Christy was asked about Alissa's injuries during a deposition in this audio recording.
A lawyer asked, "As you sit here today, can you explain to me how the child got all those bruises on its face?
Christy said, “No, I cannot."
The lawyer asked, "You didn't smack the child?"
Shaffer replied, "No, sir."
"Beat the child?” asked the lawyer.
Shaffer said, "No. Never."
Christy says Alissa had spontaneous bruising and claimed the family dog would sometimes run into Alissa and knock her down.
But according to a report by the Indiana Department of Child Services, which was obrtained by Inside Edition, the fatal blow that killed Alissa was "...that of an adult punching a child in the mouth as hard as they could."
When we tried to speak with Christy at her home she called the police. We finally caught up with her leaving this Laundromat.
“Christy I’m Lisa Guerrero with INSIDE EDITION. We'd like to know why baby Alissa was injured so many times while in your care?” Guerrero asked.
Christy glared at Guerrero but refused to answer the question.
“Did you hurt baby Alissa, Christy?
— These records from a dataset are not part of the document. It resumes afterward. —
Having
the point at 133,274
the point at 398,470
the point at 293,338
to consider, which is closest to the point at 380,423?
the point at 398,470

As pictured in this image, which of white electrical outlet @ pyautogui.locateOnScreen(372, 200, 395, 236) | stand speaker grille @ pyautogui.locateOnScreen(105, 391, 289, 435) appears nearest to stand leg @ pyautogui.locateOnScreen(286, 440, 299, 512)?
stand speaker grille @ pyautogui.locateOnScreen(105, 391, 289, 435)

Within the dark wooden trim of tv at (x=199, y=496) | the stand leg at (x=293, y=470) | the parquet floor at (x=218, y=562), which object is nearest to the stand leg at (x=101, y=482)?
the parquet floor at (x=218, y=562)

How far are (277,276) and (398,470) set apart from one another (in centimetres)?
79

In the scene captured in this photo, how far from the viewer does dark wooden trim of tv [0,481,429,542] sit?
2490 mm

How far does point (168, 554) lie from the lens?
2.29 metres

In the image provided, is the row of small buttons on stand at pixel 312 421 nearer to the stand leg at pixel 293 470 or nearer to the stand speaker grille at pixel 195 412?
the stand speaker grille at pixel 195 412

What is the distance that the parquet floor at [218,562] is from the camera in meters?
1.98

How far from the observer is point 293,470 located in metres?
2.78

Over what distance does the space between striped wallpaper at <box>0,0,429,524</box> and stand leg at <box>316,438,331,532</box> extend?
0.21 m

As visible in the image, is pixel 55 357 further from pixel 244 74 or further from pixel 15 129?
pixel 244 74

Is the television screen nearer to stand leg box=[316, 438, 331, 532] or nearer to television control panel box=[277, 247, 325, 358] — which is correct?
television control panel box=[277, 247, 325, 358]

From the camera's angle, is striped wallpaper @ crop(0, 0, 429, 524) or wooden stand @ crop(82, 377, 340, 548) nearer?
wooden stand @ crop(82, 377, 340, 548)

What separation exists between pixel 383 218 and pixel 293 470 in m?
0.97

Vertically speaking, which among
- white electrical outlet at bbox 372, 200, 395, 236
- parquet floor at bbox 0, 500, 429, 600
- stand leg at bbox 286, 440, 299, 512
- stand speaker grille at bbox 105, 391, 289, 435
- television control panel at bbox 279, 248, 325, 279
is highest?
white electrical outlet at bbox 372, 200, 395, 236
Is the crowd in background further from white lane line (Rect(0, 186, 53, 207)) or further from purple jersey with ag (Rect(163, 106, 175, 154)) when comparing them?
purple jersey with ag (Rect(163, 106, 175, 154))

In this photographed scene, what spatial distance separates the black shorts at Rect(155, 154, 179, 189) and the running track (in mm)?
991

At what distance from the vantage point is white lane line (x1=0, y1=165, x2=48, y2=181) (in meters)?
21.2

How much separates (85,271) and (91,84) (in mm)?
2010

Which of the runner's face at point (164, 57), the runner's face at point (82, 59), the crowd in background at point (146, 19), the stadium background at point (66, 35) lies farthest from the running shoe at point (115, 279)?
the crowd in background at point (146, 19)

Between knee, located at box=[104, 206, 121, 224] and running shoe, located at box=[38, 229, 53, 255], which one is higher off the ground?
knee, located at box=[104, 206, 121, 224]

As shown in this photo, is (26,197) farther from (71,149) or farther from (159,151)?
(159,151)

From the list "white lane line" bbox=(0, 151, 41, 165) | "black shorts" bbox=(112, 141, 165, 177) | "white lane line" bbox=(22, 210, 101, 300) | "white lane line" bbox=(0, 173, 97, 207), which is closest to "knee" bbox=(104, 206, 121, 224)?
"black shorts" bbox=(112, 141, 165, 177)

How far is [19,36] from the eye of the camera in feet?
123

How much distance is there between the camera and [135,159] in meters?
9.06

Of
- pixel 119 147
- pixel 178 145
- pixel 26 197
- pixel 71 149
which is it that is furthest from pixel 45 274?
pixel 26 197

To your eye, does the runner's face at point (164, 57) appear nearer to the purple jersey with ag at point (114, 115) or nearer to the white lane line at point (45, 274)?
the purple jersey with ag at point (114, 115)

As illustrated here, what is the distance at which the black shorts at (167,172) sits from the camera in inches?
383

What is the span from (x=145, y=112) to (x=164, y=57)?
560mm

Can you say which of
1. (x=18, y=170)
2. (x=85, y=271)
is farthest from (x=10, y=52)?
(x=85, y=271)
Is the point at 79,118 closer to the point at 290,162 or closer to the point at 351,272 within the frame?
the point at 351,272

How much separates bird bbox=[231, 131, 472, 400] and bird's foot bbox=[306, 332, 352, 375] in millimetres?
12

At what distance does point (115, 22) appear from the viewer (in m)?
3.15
Did you kill baby Alissa?” asked Guerrero.
But Christy simply climbed into her minivan and drove off.
Today, Alissa's army vows to never rest until they say justice is found for this sweet baby girl whose life was cut tragically short.
Judge Vanderbeck has since recused himself from a wrongful death lawsuit baby Alissa's mom has filed against Christy Shaffer.